Return every line in the records below that contains the string "higher", copying each line unchanged.
Start of Data provided
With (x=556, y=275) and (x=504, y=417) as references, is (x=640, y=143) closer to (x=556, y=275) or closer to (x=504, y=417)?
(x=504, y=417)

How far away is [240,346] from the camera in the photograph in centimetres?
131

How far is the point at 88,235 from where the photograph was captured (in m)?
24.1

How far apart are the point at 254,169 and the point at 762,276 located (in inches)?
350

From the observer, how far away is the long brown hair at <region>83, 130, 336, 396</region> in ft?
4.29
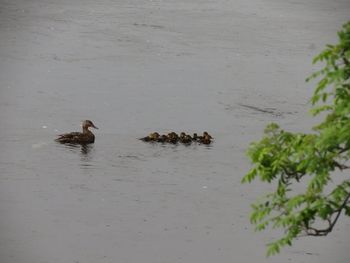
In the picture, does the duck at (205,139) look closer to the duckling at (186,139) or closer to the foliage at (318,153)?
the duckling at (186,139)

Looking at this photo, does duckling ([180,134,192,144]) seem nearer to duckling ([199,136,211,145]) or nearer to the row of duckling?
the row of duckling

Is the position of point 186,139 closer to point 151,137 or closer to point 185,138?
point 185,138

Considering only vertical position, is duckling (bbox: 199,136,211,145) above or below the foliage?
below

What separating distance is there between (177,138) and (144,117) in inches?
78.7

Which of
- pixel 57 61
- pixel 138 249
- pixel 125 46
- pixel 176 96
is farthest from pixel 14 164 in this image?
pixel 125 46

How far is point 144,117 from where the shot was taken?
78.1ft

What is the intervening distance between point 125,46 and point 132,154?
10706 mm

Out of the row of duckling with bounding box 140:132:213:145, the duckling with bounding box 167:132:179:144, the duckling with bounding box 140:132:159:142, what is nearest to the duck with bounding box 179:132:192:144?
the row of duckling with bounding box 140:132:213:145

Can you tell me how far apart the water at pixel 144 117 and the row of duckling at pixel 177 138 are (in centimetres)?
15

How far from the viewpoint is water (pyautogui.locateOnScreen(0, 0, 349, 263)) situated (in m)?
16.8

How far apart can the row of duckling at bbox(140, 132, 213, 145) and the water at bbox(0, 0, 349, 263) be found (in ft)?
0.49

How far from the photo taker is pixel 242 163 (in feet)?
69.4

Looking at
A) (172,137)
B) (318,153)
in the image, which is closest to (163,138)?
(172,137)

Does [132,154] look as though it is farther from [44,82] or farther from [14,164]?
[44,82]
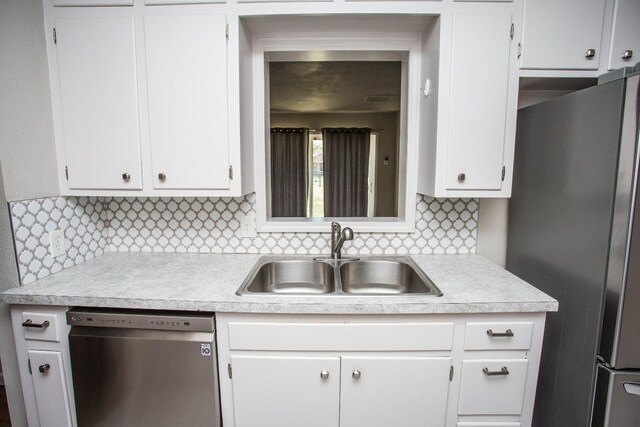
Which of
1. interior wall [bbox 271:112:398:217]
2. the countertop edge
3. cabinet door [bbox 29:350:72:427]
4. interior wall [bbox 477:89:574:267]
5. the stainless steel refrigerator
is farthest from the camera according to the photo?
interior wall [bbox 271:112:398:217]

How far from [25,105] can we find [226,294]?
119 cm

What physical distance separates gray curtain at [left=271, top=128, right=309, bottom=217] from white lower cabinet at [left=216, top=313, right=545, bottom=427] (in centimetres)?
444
End of Data provided
Start of Data provided
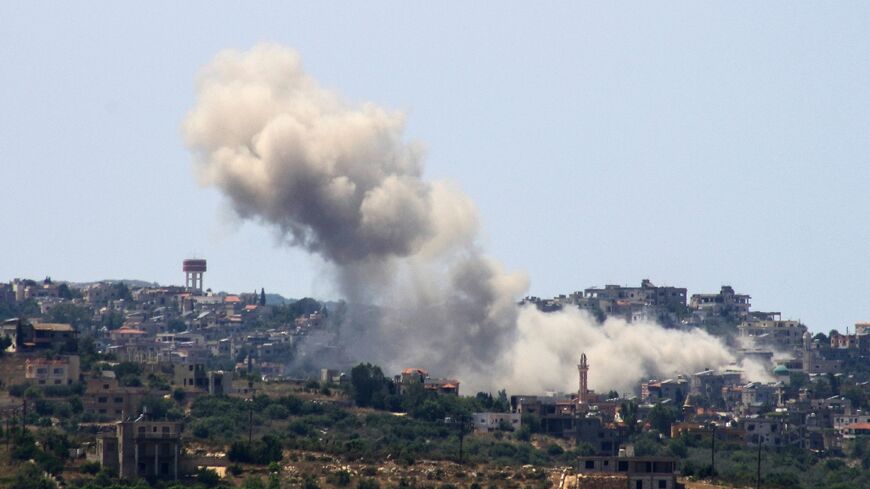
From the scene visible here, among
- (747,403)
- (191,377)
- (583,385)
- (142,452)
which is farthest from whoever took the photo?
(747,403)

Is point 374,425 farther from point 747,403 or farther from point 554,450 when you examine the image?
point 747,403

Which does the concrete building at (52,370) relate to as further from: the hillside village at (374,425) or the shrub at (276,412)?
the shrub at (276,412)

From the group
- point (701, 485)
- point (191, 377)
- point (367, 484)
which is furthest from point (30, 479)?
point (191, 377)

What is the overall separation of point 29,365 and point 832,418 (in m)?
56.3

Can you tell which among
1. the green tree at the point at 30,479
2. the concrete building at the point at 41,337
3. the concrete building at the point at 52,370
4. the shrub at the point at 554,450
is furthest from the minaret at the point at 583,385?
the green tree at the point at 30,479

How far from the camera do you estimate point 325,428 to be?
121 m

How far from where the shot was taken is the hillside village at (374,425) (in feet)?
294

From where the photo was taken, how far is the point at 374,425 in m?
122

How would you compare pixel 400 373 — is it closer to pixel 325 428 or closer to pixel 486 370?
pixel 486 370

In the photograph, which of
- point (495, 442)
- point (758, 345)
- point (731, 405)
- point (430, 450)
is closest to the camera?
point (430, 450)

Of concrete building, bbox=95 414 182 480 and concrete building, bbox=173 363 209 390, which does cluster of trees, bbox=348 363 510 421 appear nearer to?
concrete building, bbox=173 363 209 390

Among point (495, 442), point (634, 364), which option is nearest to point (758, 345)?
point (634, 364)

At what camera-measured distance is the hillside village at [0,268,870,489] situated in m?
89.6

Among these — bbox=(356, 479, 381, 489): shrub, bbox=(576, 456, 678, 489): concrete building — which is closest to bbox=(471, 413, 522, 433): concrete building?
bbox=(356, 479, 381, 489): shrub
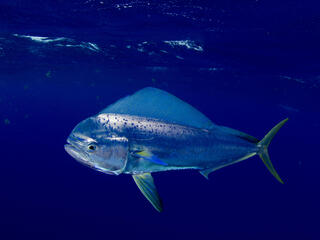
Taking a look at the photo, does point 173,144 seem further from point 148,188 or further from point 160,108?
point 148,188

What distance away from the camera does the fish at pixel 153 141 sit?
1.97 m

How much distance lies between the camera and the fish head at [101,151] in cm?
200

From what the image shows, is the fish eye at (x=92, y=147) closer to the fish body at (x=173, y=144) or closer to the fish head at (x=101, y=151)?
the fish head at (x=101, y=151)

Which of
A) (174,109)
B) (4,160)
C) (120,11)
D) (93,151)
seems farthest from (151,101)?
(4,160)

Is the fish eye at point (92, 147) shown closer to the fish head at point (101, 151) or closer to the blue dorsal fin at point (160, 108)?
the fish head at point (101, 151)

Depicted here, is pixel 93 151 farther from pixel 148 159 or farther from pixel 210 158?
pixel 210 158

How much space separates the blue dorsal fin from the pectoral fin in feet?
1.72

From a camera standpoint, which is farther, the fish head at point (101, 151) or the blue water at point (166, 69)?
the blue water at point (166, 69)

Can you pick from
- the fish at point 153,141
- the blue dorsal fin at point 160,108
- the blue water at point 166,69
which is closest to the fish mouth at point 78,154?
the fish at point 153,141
End of Data provided
Start of Data provided
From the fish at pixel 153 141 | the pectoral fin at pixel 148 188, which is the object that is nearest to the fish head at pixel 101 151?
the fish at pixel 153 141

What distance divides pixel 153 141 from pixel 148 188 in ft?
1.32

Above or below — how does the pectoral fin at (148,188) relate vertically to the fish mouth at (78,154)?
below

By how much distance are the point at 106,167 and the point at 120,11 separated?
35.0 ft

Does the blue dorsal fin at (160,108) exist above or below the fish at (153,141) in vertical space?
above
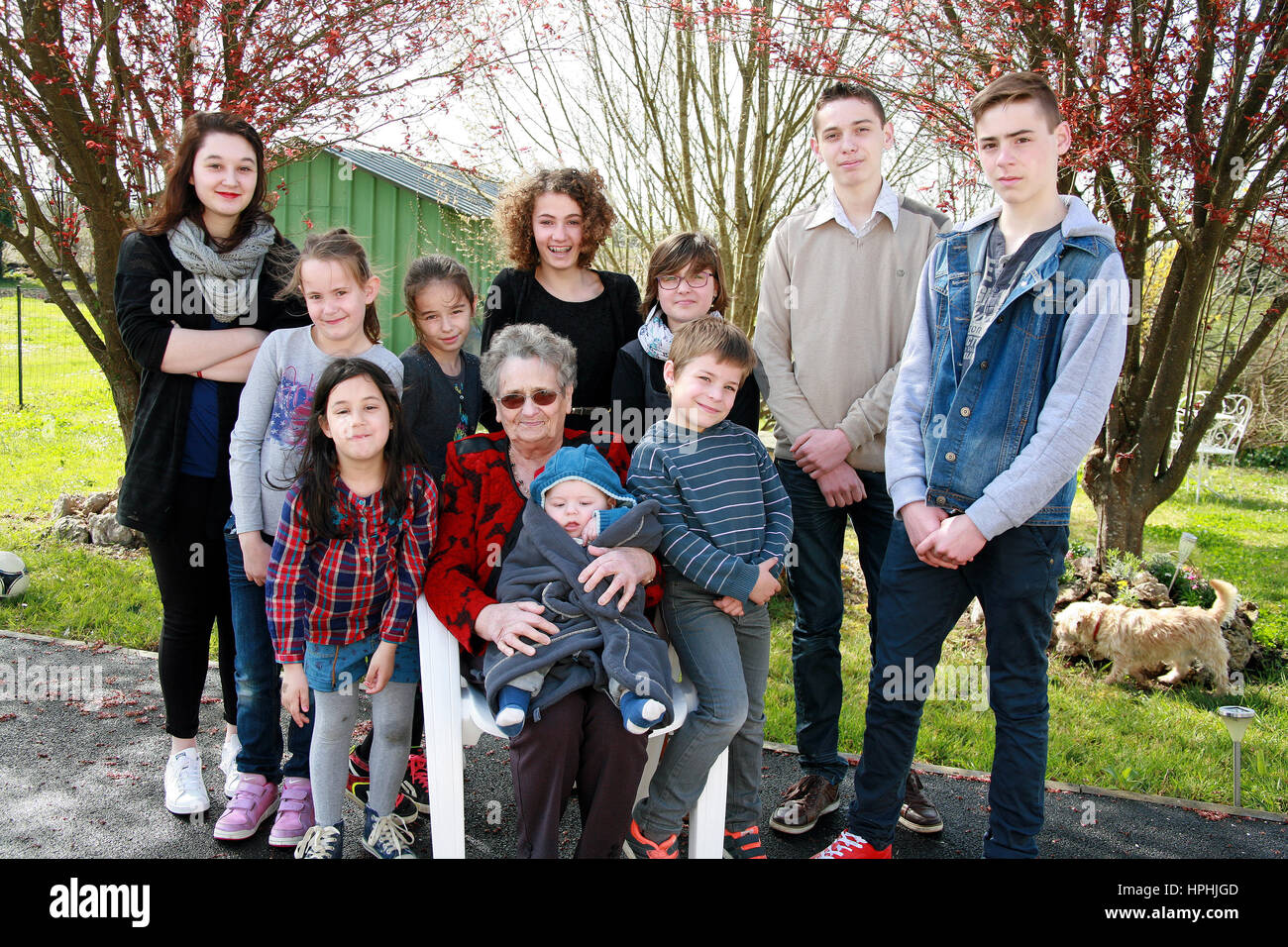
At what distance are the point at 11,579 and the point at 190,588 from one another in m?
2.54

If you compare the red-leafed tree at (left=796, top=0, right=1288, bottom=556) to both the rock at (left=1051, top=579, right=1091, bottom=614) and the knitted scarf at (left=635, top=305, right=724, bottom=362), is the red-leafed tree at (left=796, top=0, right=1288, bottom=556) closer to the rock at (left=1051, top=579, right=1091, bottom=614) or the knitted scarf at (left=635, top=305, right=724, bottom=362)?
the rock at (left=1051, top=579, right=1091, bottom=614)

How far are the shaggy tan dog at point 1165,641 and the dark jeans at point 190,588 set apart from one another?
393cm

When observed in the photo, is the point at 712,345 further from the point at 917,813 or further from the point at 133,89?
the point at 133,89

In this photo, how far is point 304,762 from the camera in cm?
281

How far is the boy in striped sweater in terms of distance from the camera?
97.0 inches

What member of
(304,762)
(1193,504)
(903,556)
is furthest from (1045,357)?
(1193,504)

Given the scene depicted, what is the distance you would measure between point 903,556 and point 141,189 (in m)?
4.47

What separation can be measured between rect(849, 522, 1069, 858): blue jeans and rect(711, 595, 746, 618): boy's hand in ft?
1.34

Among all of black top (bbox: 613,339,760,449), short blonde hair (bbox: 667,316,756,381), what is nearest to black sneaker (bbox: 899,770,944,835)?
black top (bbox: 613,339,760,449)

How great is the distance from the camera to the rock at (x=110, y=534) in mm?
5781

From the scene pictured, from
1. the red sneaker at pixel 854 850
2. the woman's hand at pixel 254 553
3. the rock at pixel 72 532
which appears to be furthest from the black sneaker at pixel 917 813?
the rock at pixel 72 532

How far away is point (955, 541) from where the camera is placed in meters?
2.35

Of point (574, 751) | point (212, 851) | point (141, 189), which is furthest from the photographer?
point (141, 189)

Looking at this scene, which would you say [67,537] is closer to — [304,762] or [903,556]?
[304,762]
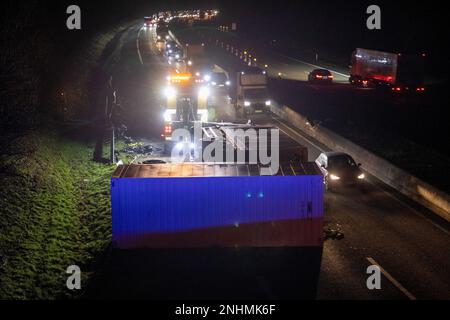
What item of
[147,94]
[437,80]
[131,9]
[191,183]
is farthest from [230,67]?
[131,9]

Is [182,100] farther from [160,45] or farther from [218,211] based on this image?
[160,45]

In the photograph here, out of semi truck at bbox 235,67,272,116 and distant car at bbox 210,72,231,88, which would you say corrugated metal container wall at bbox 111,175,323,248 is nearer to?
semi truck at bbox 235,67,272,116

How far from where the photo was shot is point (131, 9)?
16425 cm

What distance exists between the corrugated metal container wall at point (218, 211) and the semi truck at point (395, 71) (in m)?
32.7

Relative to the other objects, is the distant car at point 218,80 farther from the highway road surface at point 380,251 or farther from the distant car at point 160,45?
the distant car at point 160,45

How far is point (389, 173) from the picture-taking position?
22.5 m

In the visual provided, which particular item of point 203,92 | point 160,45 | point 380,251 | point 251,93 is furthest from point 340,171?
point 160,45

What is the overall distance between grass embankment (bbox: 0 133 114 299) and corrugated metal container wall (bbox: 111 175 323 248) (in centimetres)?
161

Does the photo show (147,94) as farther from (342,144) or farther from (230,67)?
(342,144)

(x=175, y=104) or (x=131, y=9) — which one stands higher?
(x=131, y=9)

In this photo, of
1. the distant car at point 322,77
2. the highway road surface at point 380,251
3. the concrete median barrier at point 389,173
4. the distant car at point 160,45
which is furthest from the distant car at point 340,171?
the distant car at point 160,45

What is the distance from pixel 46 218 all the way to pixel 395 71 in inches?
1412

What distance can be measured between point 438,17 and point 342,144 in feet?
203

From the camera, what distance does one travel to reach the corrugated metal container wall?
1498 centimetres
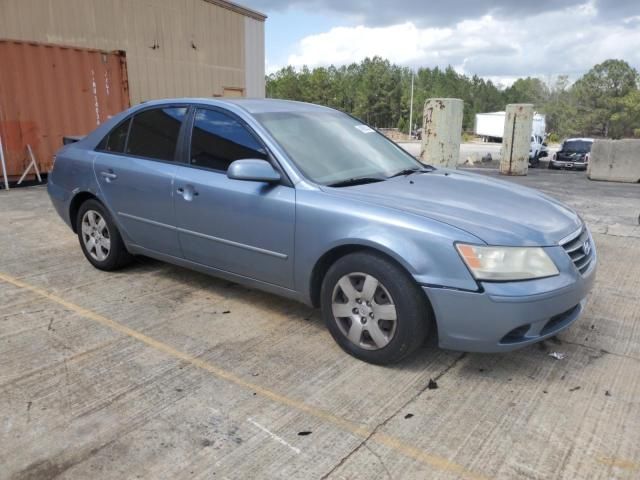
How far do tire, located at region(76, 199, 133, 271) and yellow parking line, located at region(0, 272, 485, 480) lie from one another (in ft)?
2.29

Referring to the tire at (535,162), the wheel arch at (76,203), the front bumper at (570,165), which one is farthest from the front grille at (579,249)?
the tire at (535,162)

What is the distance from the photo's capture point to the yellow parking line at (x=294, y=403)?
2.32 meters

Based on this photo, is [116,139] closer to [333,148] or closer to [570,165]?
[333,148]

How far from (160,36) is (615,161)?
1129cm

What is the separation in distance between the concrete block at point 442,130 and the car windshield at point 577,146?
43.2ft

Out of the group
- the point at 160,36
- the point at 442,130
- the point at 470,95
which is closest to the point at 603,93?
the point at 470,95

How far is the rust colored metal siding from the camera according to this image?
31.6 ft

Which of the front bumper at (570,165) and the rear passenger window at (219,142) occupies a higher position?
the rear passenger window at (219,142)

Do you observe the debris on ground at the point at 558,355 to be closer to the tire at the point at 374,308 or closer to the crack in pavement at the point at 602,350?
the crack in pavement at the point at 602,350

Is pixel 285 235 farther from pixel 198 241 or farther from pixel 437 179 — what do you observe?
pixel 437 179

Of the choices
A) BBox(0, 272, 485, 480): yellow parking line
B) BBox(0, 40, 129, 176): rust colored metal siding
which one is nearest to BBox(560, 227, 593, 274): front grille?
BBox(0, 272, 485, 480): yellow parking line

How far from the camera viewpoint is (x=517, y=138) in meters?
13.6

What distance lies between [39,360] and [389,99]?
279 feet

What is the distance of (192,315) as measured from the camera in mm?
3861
End of Data provided
Expected answer »
(x=175, y=104) or (x=131, y=9) — which one stands higher?
Which of the front bumper at (570,165) and the rear passenger window at (219,142) occupies a higher position?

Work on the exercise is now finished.